━━━━━ Supplied information ━━━━━

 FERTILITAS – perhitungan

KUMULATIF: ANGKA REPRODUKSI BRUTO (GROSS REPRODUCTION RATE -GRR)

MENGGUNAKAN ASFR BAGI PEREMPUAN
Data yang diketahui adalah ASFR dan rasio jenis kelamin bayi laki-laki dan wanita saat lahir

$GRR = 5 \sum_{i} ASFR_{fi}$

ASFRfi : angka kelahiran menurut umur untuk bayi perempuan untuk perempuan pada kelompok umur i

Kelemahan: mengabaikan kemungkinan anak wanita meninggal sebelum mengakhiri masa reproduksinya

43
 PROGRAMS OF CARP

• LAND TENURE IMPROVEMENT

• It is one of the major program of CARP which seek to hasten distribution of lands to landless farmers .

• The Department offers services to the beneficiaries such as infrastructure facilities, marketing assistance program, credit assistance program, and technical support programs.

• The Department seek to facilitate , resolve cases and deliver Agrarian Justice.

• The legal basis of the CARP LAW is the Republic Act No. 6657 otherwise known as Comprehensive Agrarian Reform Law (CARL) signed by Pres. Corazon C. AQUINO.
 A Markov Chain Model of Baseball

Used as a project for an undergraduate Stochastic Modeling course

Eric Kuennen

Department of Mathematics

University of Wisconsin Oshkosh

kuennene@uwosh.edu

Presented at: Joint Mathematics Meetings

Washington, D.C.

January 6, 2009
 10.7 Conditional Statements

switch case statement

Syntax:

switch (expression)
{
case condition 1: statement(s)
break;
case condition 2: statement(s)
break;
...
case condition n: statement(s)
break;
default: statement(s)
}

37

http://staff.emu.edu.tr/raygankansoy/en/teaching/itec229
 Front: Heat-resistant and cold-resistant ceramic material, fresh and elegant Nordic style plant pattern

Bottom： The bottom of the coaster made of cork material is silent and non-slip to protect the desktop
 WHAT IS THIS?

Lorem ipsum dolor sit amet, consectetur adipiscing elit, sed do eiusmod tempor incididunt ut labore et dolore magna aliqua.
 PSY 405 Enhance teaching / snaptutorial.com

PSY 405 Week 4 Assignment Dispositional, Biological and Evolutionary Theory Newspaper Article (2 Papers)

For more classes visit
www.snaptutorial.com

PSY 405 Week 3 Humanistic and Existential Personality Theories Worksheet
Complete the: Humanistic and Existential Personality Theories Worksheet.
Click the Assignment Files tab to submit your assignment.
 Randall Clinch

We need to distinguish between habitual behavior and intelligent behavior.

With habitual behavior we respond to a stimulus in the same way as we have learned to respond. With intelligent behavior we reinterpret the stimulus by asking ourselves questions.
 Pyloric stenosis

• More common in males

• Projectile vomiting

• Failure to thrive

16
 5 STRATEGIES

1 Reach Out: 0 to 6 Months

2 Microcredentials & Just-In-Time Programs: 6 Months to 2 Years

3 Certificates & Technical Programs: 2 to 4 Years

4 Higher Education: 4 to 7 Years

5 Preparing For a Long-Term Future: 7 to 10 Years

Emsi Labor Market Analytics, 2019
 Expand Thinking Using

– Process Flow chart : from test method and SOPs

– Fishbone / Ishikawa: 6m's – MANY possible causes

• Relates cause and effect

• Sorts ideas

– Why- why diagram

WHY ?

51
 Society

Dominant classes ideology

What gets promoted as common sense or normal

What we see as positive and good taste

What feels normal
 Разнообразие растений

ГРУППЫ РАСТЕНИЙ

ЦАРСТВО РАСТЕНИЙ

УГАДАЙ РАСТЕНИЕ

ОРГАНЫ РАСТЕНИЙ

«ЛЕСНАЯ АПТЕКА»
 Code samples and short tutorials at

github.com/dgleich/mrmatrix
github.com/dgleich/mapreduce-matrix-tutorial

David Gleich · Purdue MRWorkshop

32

━━━━━

The response must consist solely of the lines from the first line of the entries through the line containing "Corazon C. AQUINO.", repeated exactly.

* _Answer space_:
 FERTILITAS – perhitungan

KUMULATIF: ANGKA REPRODUKSI BRUTO (GROSS REPRODUCTION RATE -GRR)

MENGGUNAKAN ASFR BAGI PEREMPUAN
Data yang diketahui adalah ASFR dan rasio jenis kelamin bayi laki-laki dan wanita saat lahir

$GRR = 5 \sum_{i} ASFR_{fi}$

ASFRfi : angka kelahiran menurut umur untuk bayi perempuan untuk perempuan pada kelompok umur i

Kelemahan: mengabaikan kemungkinan anak wanita meninggal sebelum mengakhiri masa reproduksinya

43
 PROGRAMS OF CARP

• LAND TENURE IMPROVEMENT

• It is one of the major program of CARP which seek to hasten distribution of lands to landless farmers .

• The Department offers services to the beneficiaries such as infrastructure facilities, marketing assistance program, credit assistance program, and technical support programs.

• The Department seek to facilitate , resolve cases and deliver Agrarian Justice.

• The legal basis of the CARP LAW is the Republic Act No. 6657 otherwise known as Comprehensive Agrarian Reform Law (CARL) signed by Pres. Corazon C. AQUINO.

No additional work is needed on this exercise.